SOF3 commented 2 years ago

@wandercn That's what I'm saying, why do we want composite structures? How is request.base_func() any better than request.base.func()?

Even in OOP languages like Java, it is typically considered an antipattern to have deep hierarchies of inheritance. Composite structures do not save us from all the issues of inheritance. Having base nested deeply inside is probably not that sensible anyway.

Instead of

type Foo struct { Base, Other Fields }
type Bar struct { Foo, Other Fields }

Why not

type Foo struct { Other Fields }
type Bar struct { Base, Foo, Other Fields }

? At least in that case it is more explicit that Foo itself should be used as a component instead of a request itself, because a Bar request is indeed not a Foo request, and it would be confusing for a Bar request to contain a Foo request. I am not sure whether self-descriptive type system is a popular concept in the Go language, but for Rust, many APIs are already clear enough what they intend to do just by looking at the type signature, so if you have a function that accepts a HorseRequest, you probably expect that an actual, self-contained HorseRequest was sent, and if someone actually sent a WhiteHorseRequest that contains a HorseRequest, you would end up with a condition where 白馬非馬. One confusing example is like this:

struct Request {
    uid: u128,
}
struct NewHorseRequest {
    base: Request,
    name: String,
}
struct NewWhiteHorseRequest {
    base: HorseRequest,
    whiteness: f32,
}

fn handle_horse(horse: &HorseRequest) {
    colorizer.set_color(&horse.name, random_color());
}

handle_horse expects to assign a color to a horse request. Originally it couldn't go wrong. But since a NewWhiteHorseRequest also contains a NewHorseRequest, we end up allowing people to misuse the handle_horse API for white horse requests, which should originally be impossible.
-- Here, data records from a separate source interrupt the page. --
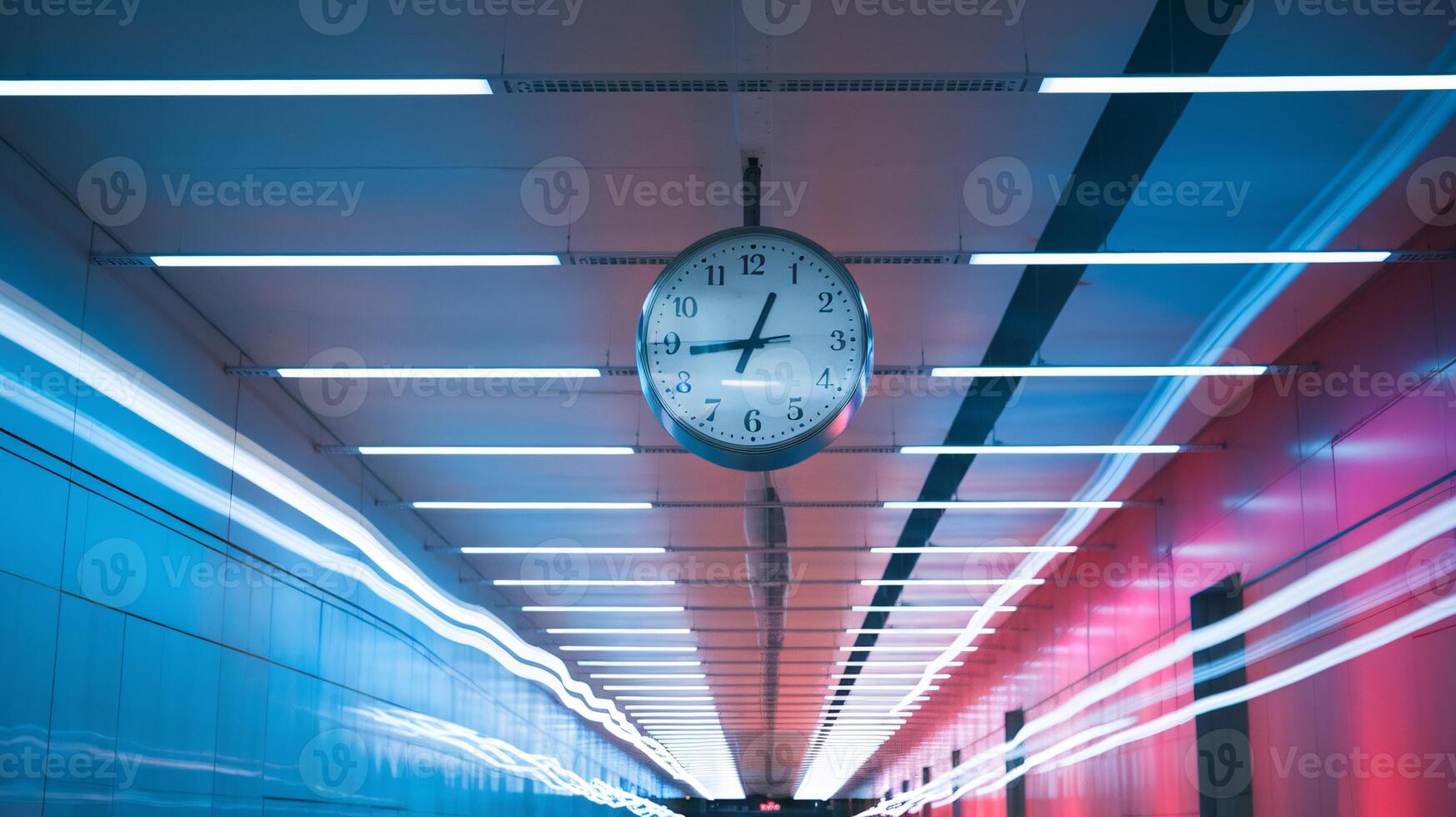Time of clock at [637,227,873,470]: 12:44
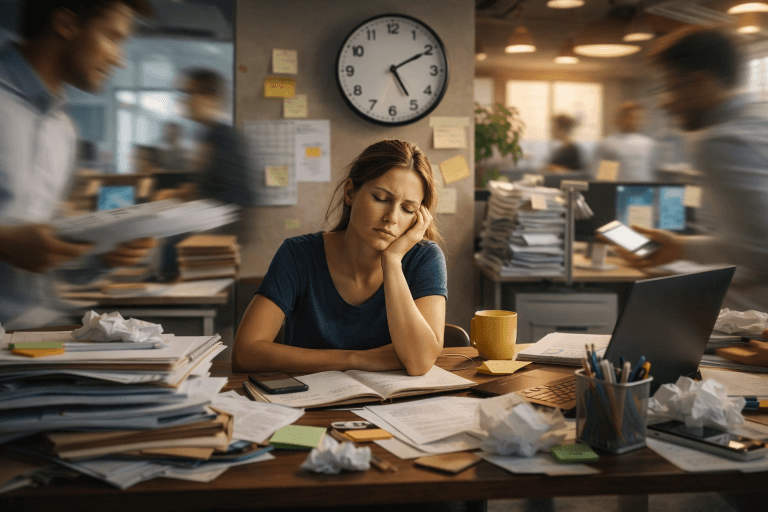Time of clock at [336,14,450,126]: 5:10
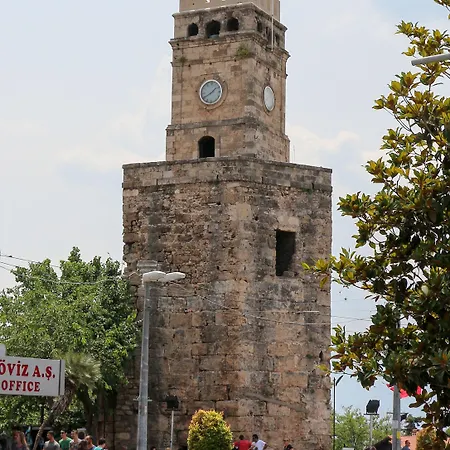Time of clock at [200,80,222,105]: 1:40
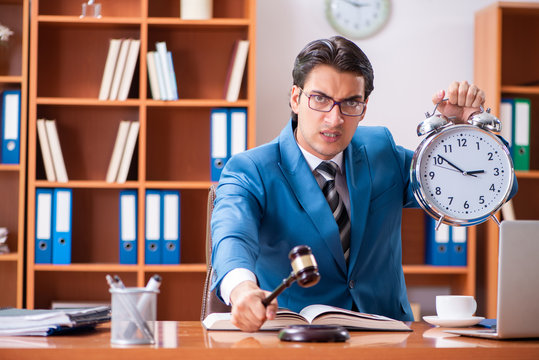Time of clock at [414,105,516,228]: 2:51
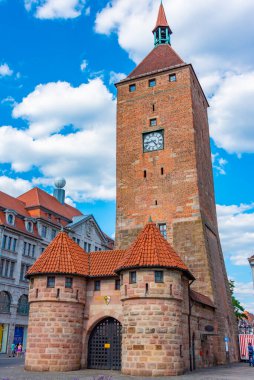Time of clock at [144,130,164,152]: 4:43
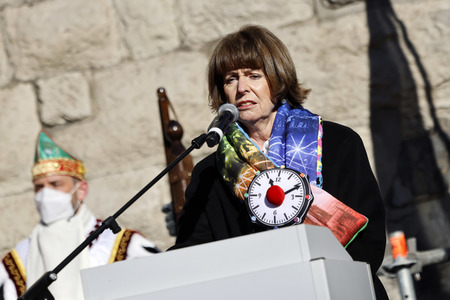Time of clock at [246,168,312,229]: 11:10
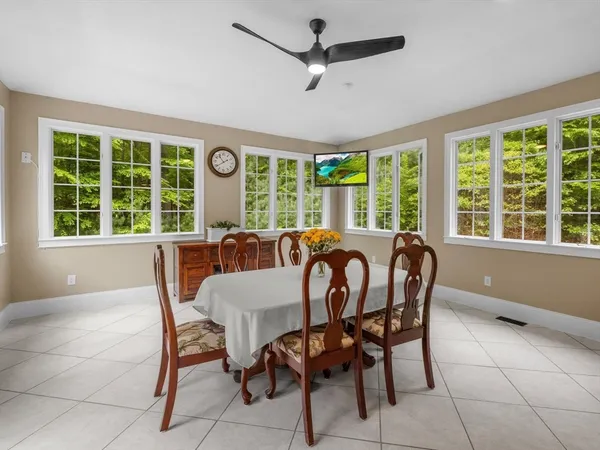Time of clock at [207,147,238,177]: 10:39
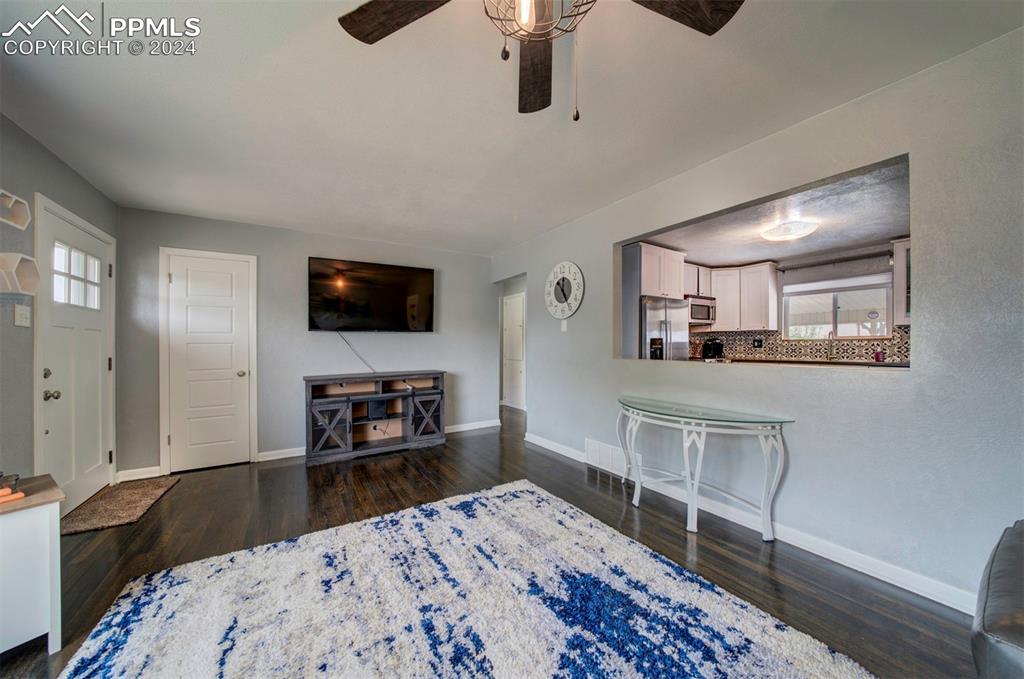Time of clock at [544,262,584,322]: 12:24
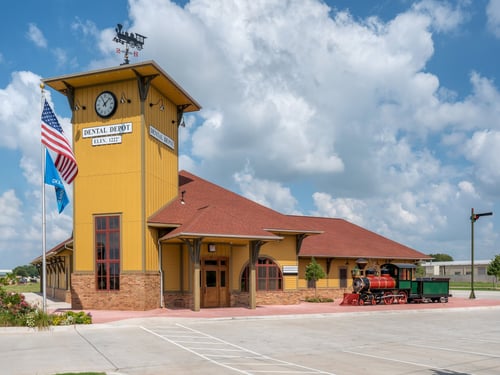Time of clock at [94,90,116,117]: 11:07
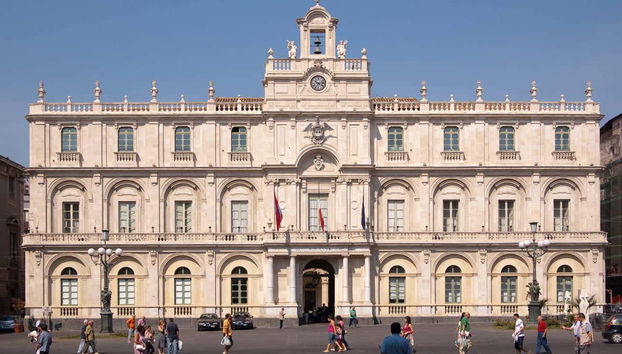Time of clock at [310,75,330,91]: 10:13
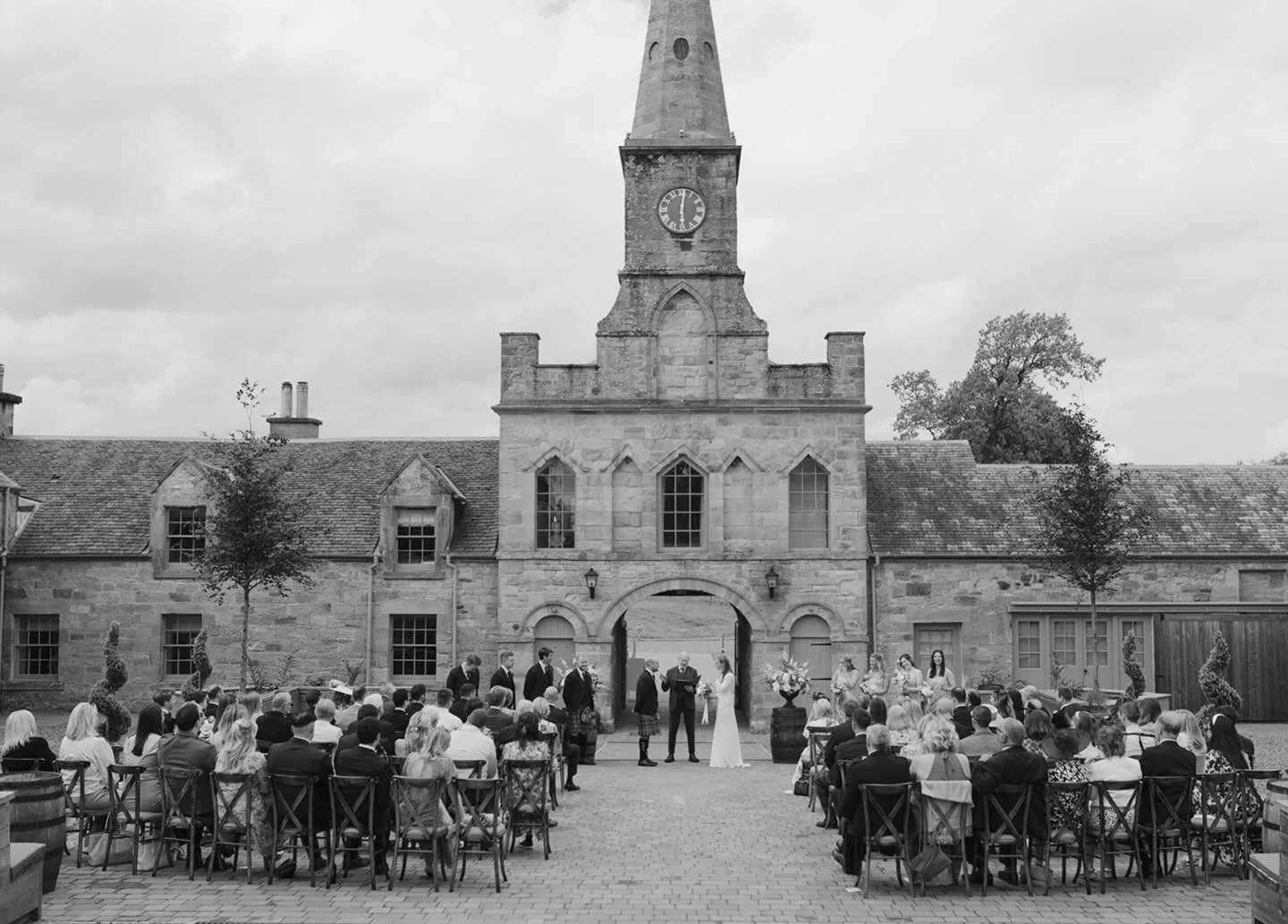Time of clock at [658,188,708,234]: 6:01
To conclude, having a type contain a type that contains another type (i.e. more than one level of composition) while the outermost type has direct relationship to the innermost type is an antipattern, no matter we have code reuse (through inheritance or struct composition) or not. This antipattern just becomes typically less obvious in Java, Go, etc. because people are too used to the ambiguous information represented by type information, but becomes more apparent in Rust because people are writing code "correctly" (my subjective opinion) such that self-explanatory function signatures become possible.

dbsxdbsx commented 1 year ago

There is discussion of delegation in the language in #2393 and discussions of delgation proc macros like delegate linked from https://www.reddit.com/r/rust/comments/ccqucx/delegation_macro/etpfud5/?utm_source=reddit&utm_medium=web2x&context=3

Using this crate is still the best way I found to reuse code, at present.